Datadog Metrics¶
A Datadog query can be used to obtain measurements for analysis.
apiVersion: argoproj.io/v1alpha1
kind: AnalysisTemplate
metadata:
name: loq-error-rate
spec:
args:
- name: service-name
metrics:
- name: error-rate
interval: 5m
successCondition: result <= 0.01
failureLimit: 3
provider:
datadog:
apiVersion: v2
interval: 5m
query: |
sum:requests.error.rate{service:{{args.service-name}}}
The field apiVersion
refers to the API version of Datadog (v1 or v2). Default value is v1
if this is omitted. See "Working with Datadog API v2" below for more information.
Datadog api and app tokens can be configured in a kubernetes secret in argo-rollouts namespace.
apiVersion: v1
kind: Secret
metadata:
name: datadog
type: Opaque
stringData:
address: https://api.datadoghq.com
api-key: <datadog-api-key>
app-key: <datadog-app-key>
apiVersion
here is different from the apiVersion
from the Datadog configuration above.
Important
Namespaced secret¶
Datadog integration supports referring to secrets inside the same namespace as argo-rollouts (by default)
or referring to a secret in the same namespace as the AnalysisTemplate
.
To use a secret from the AnalysisTemplate
namespace, include a secretRef
section in the template, specifying the name
of the secret and setting the namespaced
property to true
.
The process for retrieving Datadog credentials is as follows:
1. If a secretRef
is defined in the AnalysisTemplate
: Argo Rollouts will search for the secret with the specified name in the namespace where the template resides.

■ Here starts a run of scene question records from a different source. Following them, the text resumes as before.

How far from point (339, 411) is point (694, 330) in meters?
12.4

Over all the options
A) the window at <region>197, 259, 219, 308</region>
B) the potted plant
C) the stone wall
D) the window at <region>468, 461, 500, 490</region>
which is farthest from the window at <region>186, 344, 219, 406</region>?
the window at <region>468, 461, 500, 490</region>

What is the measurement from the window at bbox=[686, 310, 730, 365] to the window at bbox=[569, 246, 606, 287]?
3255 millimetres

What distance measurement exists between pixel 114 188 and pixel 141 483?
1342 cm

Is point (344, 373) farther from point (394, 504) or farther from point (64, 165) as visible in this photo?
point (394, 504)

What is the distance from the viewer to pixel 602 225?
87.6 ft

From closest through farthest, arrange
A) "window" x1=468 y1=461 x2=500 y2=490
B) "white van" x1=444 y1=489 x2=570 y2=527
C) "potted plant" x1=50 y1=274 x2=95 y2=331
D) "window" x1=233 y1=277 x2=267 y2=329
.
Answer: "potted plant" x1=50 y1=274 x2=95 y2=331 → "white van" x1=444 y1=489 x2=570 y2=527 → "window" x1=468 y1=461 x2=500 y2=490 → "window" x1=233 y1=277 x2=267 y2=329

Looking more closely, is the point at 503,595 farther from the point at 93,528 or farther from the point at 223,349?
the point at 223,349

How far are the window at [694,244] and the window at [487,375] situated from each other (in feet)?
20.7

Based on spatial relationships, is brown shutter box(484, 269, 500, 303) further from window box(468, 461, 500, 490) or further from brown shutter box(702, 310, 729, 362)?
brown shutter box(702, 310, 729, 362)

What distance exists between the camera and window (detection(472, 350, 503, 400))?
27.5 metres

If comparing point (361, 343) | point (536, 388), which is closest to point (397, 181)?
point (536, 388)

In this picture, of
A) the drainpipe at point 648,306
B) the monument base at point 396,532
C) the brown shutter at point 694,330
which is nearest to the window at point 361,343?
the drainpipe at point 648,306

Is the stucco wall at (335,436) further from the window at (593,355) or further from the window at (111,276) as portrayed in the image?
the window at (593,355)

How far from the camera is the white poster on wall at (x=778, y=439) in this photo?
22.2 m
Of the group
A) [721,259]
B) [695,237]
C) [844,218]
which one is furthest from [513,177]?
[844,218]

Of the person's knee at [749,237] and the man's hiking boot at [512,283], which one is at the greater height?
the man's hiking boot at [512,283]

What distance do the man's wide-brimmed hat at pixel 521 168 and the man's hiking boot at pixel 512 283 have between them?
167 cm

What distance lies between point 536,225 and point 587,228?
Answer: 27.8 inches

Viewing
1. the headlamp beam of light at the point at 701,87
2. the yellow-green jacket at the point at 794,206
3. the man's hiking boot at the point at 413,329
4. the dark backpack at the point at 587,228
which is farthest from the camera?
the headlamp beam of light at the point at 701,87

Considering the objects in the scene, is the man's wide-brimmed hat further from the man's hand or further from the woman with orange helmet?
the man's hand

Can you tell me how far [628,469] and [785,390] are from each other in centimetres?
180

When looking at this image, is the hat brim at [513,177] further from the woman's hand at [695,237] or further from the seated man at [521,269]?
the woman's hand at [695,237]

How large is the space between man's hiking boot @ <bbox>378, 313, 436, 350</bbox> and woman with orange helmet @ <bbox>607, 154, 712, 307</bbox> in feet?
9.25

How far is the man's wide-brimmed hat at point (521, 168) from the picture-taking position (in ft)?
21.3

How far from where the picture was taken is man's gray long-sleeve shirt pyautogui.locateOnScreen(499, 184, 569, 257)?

2. If the secret is not found in the specified namespace: Argo Rollouts will then check the environment variables.
3. If the credentials are not found in environment variables: Argo Rollouts will look for a secret named "Datadog" in the namespace where Argo Rollouts itself is deployed.
Let me know if there's anything else you'd like to adjust!
```yaml
apiVersion: argoproj.io/v1alpha1
kind: AnalysisTemplate
metadata:
name: loq-error-rate
spec:
args:
- name: service-name
metrics:
- name: error-rate
interval: 5m
successCondition: result <= 0.01
failureLimit: 3
provider:
datadog:
apiVersion: v2
interval: 5m
secretRef:
name: "mysecret"
namespaced: true
query: |
sum:requests.error.rate{service:{{args.service-name}}}
```
Working with Datadog API v2¶
Important
While some basic v2 functionality is working in earlier versions, the new properties of formula
and queries
are only available as of v1.7
Moving to v2¶
If your old v1 was just a simple metric query - no formula as part of the query - then you can just move to v2 by updating the apiVersion
in your existing Analysis Template, and everything should work.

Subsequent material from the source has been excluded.